*Tasks to carry out*
a) In the passage on Sharmila's hunger strike, write out the text from "In November 2000, Sharmila" up to and including "and land rights.", word for word.
b) List every distinct four-digit year mentioned in the passage on Sharmila's hunger strike, in order of first appearance.

*** Passage Section Begins ***

In November 2000, Sharmila stopped eating and drinking after allegedly witnessing the army kill 10 people at a bus stop near her home in Manipur, which is subject to the Armed Forces Special Powers Act (AFSPA).

The act, which is applicable over large parts of the northeast and the restive state of Kashmir, gives Indian forces sweeping powers to search, enter property and shoot on sight, and is seen by critics as a cover for human rights abuses.

The government says security forces need the powers to help them battle multiple rebel groups whose long-standing demands range from secession to greater autonomy and land rights.

Her decision to end her protest against the AFSPA comes at a time when the federal government has asked its forces to exercise restraint in responding to protests in disputed Kashmir, a northern state where the army has shoot-to-kill powers to fight militants.

TRT World and Agencies

Indian policemen stand guard during a curfew in Srinagar, on July 25, 2016.

Sharmila has often been released from custody after appearing in court flanked by police – only to be re-arrested almost immediately on fresh charges of trying to kill herself.

The maximum punishment for attempting suicide is one year in prison.

Sharmila's brother Singhajit said her family backed her new fight.

"Whatever she does we will support her as a family. Even our mother is hoping for the day when the Act is abolished and Sharmila wins the cause she has been fighting for," Singhajit, who uses one name, told AFP by phone.

"Sharmila will fight the battle to free the state from the clutches of the army on the streets of Manipur," said Babloo Loitongbam, a close associate of Sharmila.

TRT World and Agencies

Indian armed forces take security measures in Imphal in early February 2014 before India's Narendra Modi arrives for a rally.

Iron lady of Manipur

Sharmila was born in 1972 in Manipur, which is one of the Seven Sister States in north-eastern India. Her state has long suffered from tribal infighting and armed violence between Indian security forces and rebel groups.

At least 5,500 people have lost their lives in Manipur as a result of armed clashes just during the last decade according to the New Delhi-based South Asia Terrorism Portal.

In 1958, the Indian government passed the AFSPA which grants security forces to use deadly force against civilians if there is "reasonable suspicion."

Sharmila was active in local protests in Manipur against human rights abuses before the November shootings in Malom, a town in the Imphal Valley of the state. The civilian killings were allegedly committed by the Assam Rifles, one of the paramilitary forces backed by Indian government in Manipur.

Among the victims was a 62-year-old woman, Leisangbam Ibetombi, as well as 18-year-old Sinam Chandramani, who won the National Bravery Award as a child in 1988.

After the incident, Sharmila decided to launch her hunger strike against army brutality against locals in Manipur. Her protest has gained a worldwide recognition, with Amnesty International describing her as a prisoner of conscience because she "is being held solely for a peaceful expression of her beliefs."

In 2014, an MSN Poll selected her the top female symbol of India on the occasion of International Women's Day. Before then, she received several other awards from human rights organisations for her consistent non-violent struggle for universal human rights.

Her ideal was Mahatma Gandhi, another Indian icon of non-violent public resistance against government actions.

TRT World and Agencies

Mahatma Gandhi shown acknowledging cheers from the crowds which greeted him on his arrival after being released from prison in Poona, January 20, 1931, Bombay, India.

Since the beginning of her hunger strike, she has seen her mother just once on the grounds that her decisive stand could be broken if her mother's sorrow becomes visible to her.

"The day AFSPA is repealed I will eat rice from my mother's hand," she would say.

*** Passage Section Ends ***
*** Entries shown Section Begins ***

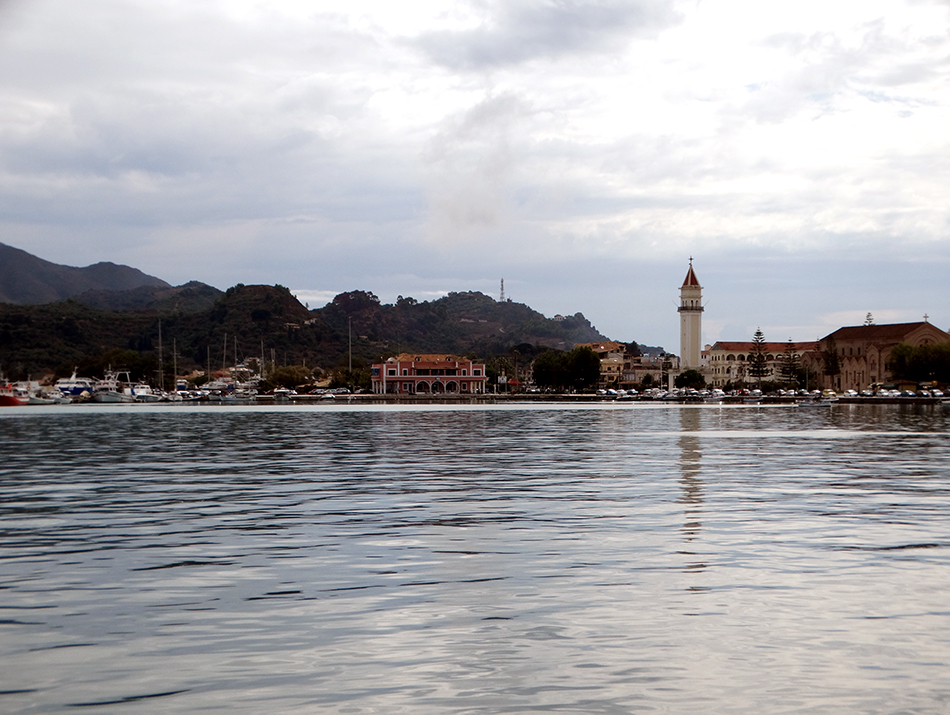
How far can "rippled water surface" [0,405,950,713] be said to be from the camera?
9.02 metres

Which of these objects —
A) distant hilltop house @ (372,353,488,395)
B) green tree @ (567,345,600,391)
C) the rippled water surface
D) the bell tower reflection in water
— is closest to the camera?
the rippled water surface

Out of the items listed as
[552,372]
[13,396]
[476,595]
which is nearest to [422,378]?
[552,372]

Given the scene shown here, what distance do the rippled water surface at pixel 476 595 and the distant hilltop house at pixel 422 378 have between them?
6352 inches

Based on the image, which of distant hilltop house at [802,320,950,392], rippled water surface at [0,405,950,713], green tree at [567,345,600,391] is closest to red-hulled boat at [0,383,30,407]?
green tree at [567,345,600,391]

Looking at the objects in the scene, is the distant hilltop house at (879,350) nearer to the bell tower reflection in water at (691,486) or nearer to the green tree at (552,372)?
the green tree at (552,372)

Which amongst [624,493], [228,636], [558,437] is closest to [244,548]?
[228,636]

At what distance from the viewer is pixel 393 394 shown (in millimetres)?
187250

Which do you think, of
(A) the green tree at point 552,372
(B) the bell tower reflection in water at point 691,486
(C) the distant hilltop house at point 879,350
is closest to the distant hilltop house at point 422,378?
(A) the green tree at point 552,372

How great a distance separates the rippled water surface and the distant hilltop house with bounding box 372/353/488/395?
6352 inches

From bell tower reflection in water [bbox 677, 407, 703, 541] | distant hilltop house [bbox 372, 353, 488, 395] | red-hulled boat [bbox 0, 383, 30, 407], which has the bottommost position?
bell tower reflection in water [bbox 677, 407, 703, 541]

*** Entries shown Section Ends ***

*Written answers*
a)
In November 2000, Sharmila stopped eating and drinking after allegedly witnessing the army kill 10 people at a bus stop near her home in Manipur, which is subject to the Armed Forces Special Powers Act (AFSPA).

The act, which is applicable over large parts of the northeast and the restive state of Kashmir, gives Indian forces sweeping powers to search, enter property and shoot on sight, and is seen by critics as a cover for human rights abuses.

The government says security forces need the powers to help them battle multiple rebel groups whose long-standing demands range from secession to greater autonomy and land rights.

b) 2000, 2016, 2014, 1972, 1958, 1988, 1931